→ Document extract:
* * *

5. On December 8, 2009 alone, 78 proposed amendments were submitted on the Reid substitute amendment, beginning with SA 3001 proposed by Senator Hagan (providing for “Improvement in Part D Medication Therapy Management (MTM) Programs”), and ending with SA 3078 proposed by Senators Klobuchar and Snowe (establishing the “Young Women’s Breast Health Education and Awareness Requires Learning Young Act of 2009”). Text of all 78 amendments is available here.

6. On December 18, 2009, SA 3275 filed by Senator Snowe (one of 11 amendments filed that day, this one to establish an “Accreditation Requirement for Rotary Wing Air Ambulance Services”) was the last amendment proposed on the Reid substitute amendment (SA 2786) before Majority Leader Reid filed his secretly-negotiated (with …someone…) “Managers’ Amendment” SA 3276 on December 19, 2009 (text here), and then immediately filed cloture motions to end debate on his new amendment and the underlying amendment and shell bill, before “filling the tree” to block any possible amending of his newly-unveiled Managers’ Amendment from the floor.

7. Of the more than 400 floor amendments (SA 2787 – SA 3275+) offered on the Reid committee-merged substitute bill by United States Senators of both Parties, less than 30 were ever called up for debate or a vote on the Senate floor, including meaningless “Sense of the Senate” amendments, and all those called up needed 60-vote supermajorities to pass, by unanimous consent, so that less than 10 passed, including only one or two substantive amendments. [Though the unamendable backroom Reid Managers’ Amendment filed on 12/19 included some and perhaps many of the never-debated Democratic amendments that had been filed on the bill (including at least one amendment of Dick Durbin’s), but presumably none of the Republican amendments.]

“Filling the tree”? Good question. The “tree” in question is a reference to a chart graphic in the Senate Precedents Manual that demonstrates when and how to file amendments (first degree, second degree, etc.) on a measure.

Arlen Specter in 2008 [linked site removed by 2/2012], speaking when he was still part of the minority Republican caucus:

U.S. Senator Arlen Specter (R-Pa.) spoke on the Senate floor Monday night regarding the use of the Senate procedure called “filling the tree” to derail progress on important pending legislation this session.

Filling the tree is a process whereby the Majority Leaders use their power to offer a sufficient number of amendments to “fill the tree” so that no other Senator can offer an amendment. Senator Reid has employed the practice 15 times this Congress on legislation, including the oil speculators bill currently pending, the Medicare bill, FAA reauthorization and climate change.

* * *

→ Provided information:
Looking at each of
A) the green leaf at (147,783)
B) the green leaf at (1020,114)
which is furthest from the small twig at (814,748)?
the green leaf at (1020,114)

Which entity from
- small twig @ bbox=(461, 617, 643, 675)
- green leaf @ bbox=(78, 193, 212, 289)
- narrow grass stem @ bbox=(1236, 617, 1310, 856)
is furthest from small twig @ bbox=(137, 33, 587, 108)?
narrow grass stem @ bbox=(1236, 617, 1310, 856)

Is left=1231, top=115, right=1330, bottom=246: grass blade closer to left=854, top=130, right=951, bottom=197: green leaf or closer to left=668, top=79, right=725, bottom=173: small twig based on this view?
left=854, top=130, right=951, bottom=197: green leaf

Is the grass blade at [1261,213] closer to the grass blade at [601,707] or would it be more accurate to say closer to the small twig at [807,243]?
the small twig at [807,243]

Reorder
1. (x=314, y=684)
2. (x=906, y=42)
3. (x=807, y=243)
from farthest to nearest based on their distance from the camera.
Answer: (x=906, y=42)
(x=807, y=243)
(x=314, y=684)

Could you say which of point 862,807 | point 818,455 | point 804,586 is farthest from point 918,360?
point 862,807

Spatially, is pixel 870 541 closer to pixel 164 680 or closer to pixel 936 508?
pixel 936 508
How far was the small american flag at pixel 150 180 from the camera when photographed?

* * *

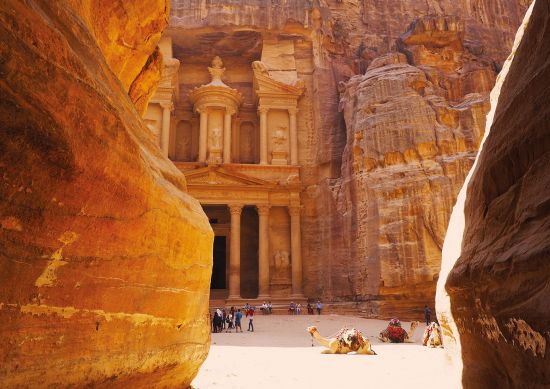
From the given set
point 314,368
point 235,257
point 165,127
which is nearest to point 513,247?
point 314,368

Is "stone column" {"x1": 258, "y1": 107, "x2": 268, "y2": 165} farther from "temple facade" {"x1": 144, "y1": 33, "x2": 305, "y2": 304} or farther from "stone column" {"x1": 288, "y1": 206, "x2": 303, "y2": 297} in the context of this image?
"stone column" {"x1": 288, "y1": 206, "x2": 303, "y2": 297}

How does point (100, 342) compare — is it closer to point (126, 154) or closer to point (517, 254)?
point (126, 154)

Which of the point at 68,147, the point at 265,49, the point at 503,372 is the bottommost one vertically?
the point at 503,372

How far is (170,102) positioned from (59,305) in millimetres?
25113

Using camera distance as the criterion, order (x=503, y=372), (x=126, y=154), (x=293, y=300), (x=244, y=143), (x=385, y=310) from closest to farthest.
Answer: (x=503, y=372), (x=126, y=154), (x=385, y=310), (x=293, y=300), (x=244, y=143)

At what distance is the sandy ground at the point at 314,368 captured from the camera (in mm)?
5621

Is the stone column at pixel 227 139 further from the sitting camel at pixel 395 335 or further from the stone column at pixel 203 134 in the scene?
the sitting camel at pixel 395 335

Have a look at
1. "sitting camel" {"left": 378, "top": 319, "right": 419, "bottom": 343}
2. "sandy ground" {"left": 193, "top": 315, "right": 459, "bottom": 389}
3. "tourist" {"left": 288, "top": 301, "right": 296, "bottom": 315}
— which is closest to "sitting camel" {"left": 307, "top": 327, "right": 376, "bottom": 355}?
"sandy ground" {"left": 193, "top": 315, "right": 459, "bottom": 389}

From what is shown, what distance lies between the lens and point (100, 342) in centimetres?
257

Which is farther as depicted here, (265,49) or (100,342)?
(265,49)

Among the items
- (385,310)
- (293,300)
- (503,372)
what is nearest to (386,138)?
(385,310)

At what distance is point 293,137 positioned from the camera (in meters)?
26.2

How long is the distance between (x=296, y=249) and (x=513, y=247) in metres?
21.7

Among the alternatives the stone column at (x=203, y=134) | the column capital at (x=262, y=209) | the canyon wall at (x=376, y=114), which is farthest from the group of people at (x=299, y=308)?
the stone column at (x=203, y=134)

* * *

From the text on Senate amendments to the Reid substitute, reproduce word for word the passage starting with "Arlen Specter in" and going on through "and climate change.".

→ Task answer:
Arlen Specter in 2008 [linked site removed by 2/2012], speaking when he was still part of the minority Republican caucus:

U.S. Senator Arlen Specter (R-Pa.) spoke on the Senate floor Monday night regarding the use of the Senate procedure called “filling the tree” to derail progress on important pending legislation this session.

Filling the tree is a process whereby the Majority Leaders use their power to offer a sufficient number of amendments to “fill the tree” so that no other Senator can offer an amendment. Senator Reid has employed the practice 15 times this Congress on legislation, including the oil speculators bill currently pending, the Medicare bill, FAA reauthorization and climate change.